= Harlem Artists Guild =

Organization for African-American artists

The Harlem Artists Guild (1935–1941) was an African-American organization founded by artists including Augusta Savage, Charles Alston, Elba Lightfoot, Louise E. Jefferson and historian Arthur Schomburg. Its goals included, encouraging young talent, providing a forum for the discussion of the visual arts in the community, fostering understanding between artists and the public through education towards an appreciation of art, focusing on issues of general concern to Black artists such as racism, poverty and unemployment, and cooperating with agencies to improve conditions and raise standards of living and achievement among African-American artists. It is said to have had its origins in the dissatisfaction of African-American artists with the activities of the Harmon Foundation, and was described by co-founder Alston as "a pressure group to get more black artists on the federal projects." The Guild laid the foundation for later civil rights-era cultural movements by promoting self-representation and group activism in addition to fostering creative growth.

==History==
Formed in early 1935 by artists including Augusta Savage, Charles Alston and Elba Lightfoot, the Harlem Artists Guild (HAG) had headquarters on 136th Street, New York. HAG strategies included pressurizing the Federal Arts Project of the Works Progress Administration to accept more African-American participants. Racial exclusion and the necessity for a structured support network for Black artists during the Great Depression led to the founding of the Guild. The constitution on the Guild stated in part: "We, the artists of Harlem, being aware of the need to act collectively in the solution of the cultural, economic, social and professional problems that confront us, do hereby constitute ourselves an organization that shall be known as the Harlem Artists Guild." Members included Romare Bearden, Gwendolyn Bennett, Aaron Douglas, Norman Lewis, and some others; by 1937 the membership had grown to about 90 and the Guild was putting on exhibitions that included Jacob Lawrence.

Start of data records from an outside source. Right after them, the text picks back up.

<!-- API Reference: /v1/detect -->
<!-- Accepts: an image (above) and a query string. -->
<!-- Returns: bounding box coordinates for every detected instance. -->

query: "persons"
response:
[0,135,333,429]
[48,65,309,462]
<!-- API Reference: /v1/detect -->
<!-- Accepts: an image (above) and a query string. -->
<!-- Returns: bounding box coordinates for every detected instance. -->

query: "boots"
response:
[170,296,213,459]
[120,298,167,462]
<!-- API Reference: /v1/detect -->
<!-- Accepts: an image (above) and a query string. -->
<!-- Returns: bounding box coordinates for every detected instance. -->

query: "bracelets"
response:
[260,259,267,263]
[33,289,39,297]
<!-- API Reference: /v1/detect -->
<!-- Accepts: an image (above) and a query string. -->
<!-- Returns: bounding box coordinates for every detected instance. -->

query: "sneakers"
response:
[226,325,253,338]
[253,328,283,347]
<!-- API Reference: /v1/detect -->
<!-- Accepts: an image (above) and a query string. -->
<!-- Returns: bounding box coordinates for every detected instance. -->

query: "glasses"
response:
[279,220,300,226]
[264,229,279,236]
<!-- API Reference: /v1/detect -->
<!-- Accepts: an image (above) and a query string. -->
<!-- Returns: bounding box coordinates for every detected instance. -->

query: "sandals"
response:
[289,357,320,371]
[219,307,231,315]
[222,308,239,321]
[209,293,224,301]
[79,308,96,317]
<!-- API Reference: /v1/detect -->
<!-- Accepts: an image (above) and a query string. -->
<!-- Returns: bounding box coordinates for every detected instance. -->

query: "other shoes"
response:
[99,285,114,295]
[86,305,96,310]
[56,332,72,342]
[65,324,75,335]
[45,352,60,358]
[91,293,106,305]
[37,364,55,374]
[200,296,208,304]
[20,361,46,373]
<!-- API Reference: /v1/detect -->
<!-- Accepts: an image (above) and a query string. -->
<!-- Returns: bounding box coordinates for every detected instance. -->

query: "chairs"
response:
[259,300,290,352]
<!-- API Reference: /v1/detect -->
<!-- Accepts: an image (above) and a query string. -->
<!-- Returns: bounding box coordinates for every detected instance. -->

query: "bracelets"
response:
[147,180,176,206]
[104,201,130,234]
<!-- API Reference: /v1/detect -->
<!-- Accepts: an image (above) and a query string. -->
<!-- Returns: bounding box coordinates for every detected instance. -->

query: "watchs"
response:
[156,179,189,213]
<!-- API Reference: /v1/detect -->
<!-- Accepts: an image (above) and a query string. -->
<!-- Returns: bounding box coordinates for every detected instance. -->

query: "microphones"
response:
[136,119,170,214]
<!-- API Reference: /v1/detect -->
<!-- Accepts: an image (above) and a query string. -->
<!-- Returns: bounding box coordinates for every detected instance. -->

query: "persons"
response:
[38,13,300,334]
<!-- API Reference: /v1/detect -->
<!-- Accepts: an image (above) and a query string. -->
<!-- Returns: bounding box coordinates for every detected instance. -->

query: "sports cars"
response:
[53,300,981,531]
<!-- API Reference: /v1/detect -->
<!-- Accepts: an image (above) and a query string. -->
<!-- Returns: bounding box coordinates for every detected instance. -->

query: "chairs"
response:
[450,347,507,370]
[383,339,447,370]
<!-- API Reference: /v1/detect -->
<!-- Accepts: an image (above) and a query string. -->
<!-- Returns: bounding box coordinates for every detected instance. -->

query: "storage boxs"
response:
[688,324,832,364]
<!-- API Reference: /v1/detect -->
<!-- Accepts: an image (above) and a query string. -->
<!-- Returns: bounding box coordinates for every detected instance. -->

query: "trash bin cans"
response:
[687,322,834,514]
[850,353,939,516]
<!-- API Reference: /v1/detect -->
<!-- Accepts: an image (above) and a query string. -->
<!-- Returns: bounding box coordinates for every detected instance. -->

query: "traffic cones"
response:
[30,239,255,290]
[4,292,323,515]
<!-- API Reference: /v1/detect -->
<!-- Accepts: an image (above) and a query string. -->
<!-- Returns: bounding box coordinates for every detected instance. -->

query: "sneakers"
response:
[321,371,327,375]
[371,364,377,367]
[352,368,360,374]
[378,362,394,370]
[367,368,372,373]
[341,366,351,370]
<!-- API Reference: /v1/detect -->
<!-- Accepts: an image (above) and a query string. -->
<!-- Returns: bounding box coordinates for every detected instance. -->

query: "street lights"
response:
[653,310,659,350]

From discussions among HAG artists about the necessity for, and ways to bring about, the establishment of a permanent art center for Harlem came the idea for the Harlem Community Art Center, which opened at the end of 1937, and of which Gwendolyn Bennett was Director from 1938 to 1941. The Harlem Artists Guild began holding its meetings at the center and held shows by members. The center provided free education in painting, drawing, sculpting, and design, and evolved into a venue for artistic training, community development, and cultural preservation.